Our next question comes from Rishi Jaluria.
This is Rich Poland on for Rishi. Thanks for taking my questions. First one is just on the pricing and packaging, you mentioned it’s good for some of those new industry wins and use cases, I think you called out retail and hi-tech in particular. Is there anything else besides the pricing and packaging that you’ve done over the past couple of quarters to help be more suitable for those types of use cases? And just anything now that you could expand on a little bit?
We have made significant strides in automation, including enhancements like Dynamic Backends that streamline Fastly management. We've also focused on security improvements, such as implementing Mutual TLS. Our efforts are aimed at strengthening the platform while making it easier to use and automate. We're committed to simplifying the customer experience to ensure Fastly is not just a powerful cloud platform, but also user-friendly and easy for development. We're seeing a steady increase in the platform's capabilities, and we're particularly excited about recent security improvements. One key area of focus is achieving complete platform unification, as many enterprise verticals, beyond just media, desire a comprehensive edge suite with a single vendor for a straightforward onboarding process. We have made progress in areas like account linking and UI consolidation, and we're confident that the full realization of our platform unification will attract new clients in various expansion sectors.
And then just a follow-up on some of the security products that are rolling out. How should we think about just in terms of like monetization for some of those products? And how does that kind of flow into the model as we think about maybe just generally speaking, but then also as it applies to the pricing and packaging changes.
Sure. We aim to offer our web application security solution as a unified package, particularly with our new modern packaging options. This includes DDoS protection, anti-bot mitigation, and Next-Gen WAF as part of one consistent offering. We do sell these products a la carte, but we expect to increasingly bundle them together as a package for web application security. The TLS and certificate solution is typically sold alongside the CDN, which simplifies things, especially for users who manage multiple web presences. However, I believe that will still be offered separately. Essentially, we see our core security solutions being packaged together, while items like TLS and certificate management will continue to be sold individually.

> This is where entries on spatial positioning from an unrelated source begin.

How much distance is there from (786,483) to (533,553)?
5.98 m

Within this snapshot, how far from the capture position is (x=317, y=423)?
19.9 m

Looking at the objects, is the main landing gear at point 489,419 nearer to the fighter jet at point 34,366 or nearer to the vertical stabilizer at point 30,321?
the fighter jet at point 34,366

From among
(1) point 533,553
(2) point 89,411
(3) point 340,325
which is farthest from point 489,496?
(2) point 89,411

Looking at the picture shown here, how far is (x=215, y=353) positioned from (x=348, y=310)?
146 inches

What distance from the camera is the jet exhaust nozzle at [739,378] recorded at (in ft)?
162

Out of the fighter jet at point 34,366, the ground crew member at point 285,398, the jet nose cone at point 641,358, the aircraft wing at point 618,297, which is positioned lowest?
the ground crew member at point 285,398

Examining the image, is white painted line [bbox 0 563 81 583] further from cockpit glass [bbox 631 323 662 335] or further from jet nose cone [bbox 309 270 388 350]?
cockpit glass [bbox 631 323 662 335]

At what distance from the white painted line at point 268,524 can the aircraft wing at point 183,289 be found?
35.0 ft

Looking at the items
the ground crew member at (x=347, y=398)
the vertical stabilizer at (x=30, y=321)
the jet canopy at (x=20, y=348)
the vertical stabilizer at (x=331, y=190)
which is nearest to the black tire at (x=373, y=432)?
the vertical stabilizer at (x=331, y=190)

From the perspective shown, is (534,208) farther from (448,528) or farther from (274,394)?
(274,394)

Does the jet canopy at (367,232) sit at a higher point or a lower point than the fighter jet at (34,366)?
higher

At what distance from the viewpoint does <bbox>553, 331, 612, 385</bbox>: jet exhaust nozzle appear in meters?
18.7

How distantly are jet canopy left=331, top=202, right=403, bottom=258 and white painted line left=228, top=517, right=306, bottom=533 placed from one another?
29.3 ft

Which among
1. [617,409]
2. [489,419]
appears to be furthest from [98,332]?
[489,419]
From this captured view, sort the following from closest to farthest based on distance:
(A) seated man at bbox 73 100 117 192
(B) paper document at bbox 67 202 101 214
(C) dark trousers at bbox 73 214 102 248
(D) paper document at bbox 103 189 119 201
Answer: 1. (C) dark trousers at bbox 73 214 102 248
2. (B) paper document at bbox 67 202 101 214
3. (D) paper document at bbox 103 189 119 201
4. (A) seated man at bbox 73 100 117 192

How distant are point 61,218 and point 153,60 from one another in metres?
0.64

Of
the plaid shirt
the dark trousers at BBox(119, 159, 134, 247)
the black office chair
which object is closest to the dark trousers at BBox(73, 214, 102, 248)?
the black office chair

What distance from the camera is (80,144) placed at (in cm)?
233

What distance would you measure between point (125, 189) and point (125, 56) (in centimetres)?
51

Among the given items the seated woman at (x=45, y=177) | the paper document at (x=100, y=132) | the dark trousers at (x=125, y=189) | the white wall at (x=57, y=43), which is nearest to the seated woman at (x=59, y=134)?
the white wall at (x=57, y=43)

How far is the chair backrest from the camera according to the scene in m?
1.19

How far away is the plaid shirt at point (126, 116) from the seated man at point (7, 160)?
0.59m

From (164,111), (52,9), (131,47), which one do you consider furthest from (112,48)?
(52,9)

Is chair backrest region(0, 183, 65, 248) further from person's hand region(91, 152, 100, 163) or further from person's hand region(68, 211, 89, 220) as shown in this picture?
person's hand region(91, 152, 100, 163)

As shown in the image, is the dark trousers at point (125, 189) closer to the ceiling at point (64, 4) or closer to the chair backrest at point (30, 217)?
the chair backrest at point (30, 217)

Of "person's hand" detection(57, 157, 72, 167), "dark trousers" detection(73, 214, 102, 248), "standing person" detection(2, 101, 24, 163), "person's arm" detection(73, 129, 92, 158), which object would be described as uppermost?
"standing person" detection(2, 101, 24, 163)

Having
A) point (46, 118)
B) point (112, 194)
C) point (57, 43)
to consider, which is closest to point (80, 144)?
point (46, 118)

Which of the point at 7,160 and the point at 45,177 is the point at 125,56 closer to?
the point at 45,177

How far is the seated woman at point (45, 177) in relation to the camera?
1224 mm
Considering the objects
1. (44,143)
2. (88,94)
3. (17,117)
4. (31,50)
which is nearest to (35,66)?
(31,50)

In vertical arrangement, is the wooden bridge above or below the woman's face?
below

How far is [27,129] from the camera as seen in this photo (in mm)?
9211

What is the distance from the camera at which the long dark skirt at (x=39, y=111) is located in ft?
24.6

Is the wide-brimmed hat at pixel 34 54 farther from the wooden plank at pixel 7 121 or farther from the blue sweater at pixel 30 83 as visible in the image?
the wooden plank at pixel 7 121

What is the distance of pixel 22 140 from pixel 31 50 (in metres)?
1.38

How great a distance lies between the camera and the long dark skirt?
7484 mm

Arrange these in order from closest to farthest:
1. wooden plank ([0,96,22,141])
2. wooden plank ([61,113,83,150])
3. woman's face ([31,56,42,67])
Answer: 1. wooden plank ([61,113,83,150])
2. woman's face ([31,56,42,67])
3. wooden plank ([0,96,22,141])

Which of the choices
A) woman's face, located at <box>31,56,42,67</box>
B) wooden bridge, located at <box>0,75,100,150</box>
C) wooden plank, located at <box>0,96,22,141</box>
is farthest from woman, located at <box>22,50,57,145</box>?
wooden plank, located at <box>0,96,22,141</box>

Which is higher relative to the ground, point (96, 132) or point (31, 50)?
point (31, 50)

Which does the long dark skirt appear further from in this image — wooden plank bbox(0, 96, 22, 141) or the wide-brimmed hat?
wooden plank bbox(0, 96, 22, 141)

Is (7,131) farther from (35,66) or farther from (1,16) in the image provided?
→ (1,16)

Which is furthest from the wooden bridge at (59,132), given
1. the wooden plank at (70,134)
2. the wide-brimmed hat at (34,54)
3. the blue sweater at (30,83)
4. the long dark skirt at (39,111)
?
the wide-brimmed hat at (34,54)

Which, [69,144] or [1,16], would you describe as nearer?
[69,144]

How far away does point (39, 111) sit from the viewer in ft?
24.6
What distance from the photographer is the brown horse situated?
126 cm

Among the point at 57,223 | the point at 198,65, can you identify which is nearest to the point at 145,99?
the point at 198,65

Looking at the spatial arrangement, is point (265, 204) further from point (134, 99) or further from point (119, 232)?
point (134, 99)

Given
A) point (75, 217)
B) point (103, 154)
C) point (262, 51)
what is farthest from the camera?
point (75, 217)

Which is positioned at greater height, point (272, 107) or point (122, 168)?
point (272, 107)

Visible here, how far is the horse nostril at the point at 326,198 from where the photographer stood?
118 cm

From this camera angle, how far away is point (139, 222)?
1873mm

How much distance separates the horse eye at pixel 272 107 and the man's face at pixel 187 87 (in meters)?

And that looks like all of our questions. I would now like to turn it back over to Todd and the team.
Thanks so much. Before we close the call, I want to thank our employees, our customers, our partners, and our investors. We remain as committed as ever to make the internet a better place where all experiences are fast, safe, and engaging. Moving forward, we remain focused on execution and bringing lasting growth to our business and delivering value to all of our shareholders. Thank you so much for your time today.
That concludes today’s call. Have a pleasant day.